[WHAT TO WORK ON]
1) List every Beatles album named in the piece on the Beatles and electronic music.
2) From the piece on the Beatles and electronic music, quote the passage starting at "In the mid-sixties, the" and ending at "to be ignored.".

Interesting look at the best thing ever in music, The Beatles, and their contribution to the electronic music scene.

In the mid-sixties, the cliché went that you either followed The Beatles or you followed the Rolling Stones. The differences were stark – the goodie two shoes v the street rebels; the sound of white rock’n’roll v the sound of white r’n’b; the North v the South. The Beatles redefined pop; The Stones redefined black music for a white audience. The Stones made beats you could dance to; the Beatles made music you could get stoned to. Or so the story went.

Yet whilst it is true that the bulk of the Beatles work was best appreciated as a listening experience, their contribution to electronic music and beyond that dance culture in general is not to be ignored.

Perhaps the most ‘dance’ of all the Beatles records was Tomorrow Never Knows on the Revolver LP. The first hint of the new psychedelic direction the Beatles would take in their post-moptop guise, an era spent increasingly in the studio rather than inciting hysteria on the world stage, and a period of mind-expansion with no little help from a chance meeting with Bob Dylan and his herbal friends. The albums which followed Revolver into folklore Sergeant Pepper’s Lonely Hearts Club Band and The White Album bore the fruits of endless electronic trickery and by the time closure was reached on Abbey Road and Let it Be, the Beatles had bequeathed a legacy that would inspire the chillout and Balearic movements of the 80s and 90s. Tracks such as here comes the sun, dear prudence, come together and a day in the life have been co-opted as classic sunset moments, utilised by DJs at festivals like the big chill and by their contemporaries in Ibiza and Goa.

Compare: The Beatles - Tomorrow Never Knows

with The Chemical Brothers - Let Forever Be

Pop historians have debated this key question for years - Who was the main creative force behind The Beatles? Lennon? McCartney? Or would none of it have been possible without George Martin? I would argue that the post-Beatles careers of each of the members has proved that McCartney, if not lyrically, was certainly the musical innovator, the most open to new sounds, the only one who post-split continued to experiment and with any sense of ambition. In part this is relative and owes something to the paucity of ideas from the other 3, mired in a haze of smoke and / or political and financial paranoia.

[Data records]
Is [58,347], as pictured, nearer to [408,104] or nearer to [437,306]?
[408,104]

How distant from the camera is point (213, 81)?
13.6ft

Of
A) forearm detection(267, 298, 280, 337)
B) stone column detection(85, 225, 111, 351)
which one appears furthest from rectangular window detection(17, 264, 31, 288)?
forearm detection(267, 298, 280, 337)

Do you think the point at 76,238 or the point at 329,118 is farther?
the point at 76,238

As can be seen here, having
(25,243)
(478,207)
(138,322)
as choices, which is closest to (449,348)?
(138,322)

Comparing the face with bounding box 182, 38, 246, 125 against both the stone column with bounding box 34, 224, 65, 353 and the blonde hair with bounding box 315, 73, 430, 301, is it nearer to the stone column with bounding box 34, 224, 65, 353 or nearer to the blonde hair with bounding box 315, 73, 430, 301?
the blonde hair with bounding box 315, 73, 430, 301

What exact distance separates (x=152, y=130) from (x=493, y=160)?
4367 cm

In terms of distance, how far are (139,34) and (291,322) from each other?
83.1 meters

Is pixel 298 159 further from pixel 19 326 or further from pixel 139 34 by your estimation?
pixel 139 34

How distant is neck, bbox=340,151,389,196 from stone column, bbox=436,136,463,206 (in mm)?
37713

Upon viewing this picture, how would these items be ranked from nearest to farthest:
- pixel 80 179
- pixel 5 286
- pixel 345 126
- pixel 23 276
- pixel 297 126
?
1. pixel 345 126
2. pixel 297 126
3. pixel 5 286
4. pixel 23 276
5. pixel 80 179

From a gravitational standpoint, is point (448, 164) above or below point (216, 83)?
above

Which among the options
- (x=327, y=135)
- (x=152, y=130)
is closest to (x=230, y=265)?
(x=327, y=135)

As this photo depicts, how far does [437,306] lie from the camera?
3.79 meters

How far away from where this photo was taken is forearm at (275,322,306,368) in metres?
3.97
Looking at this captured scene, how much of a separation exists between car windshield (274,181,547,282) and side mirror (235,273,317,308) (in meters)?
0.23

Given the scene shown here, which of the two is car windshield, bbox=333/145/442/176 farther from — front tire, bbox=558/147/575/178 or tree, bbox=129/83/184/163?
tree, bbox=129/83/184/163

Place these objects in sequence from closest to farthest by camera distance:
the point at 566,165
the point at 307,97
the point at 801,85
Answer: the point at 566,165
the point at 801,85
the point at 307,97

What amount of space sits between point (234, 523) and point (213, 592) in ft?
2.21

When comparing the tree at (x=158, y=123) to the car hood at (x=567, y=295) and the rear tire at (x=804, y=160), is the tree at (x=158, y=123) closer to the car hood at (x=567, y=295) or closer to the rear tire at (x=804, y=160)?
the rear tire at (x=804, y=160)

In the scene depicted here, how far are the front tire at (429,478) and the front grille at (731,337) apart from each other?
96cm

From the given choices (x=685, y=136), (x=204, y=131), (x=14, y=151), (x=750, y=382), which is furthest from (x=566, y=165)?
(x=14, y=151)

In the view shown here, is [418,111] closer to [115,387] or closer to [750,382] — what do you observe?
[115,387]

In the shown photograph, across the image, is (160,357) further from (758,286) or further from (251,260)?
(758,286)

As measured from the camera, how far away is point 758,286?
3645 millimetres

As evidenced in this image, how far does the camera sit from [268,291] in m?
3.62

[EXPECTED ANSWERS]
1)
Revolver
Sergeant Pepper’s Lonely Hearts Club Band
The White Album
Abbey Road
Let it Be

2)
In the mid-sixties, the cliché went that you either followed The Beatles or you followed the Rolling Stones. The differences were stark – the goodie two shoes v the street rebels; the sound of white rock’n’roll v the sound of white r’n’b; the North v the South. The Beatles redefined pop; The Stones redefined black music for a white audience. The Stones made beats you could dance to; the Beatles made music you could get stoned to. Or so the story went.

Yet whilst it is true that the bulk of the Beatles work was best appreciated as a listening experience, their contribution to electronic music and beyond that dance culture in general is not to be ignored.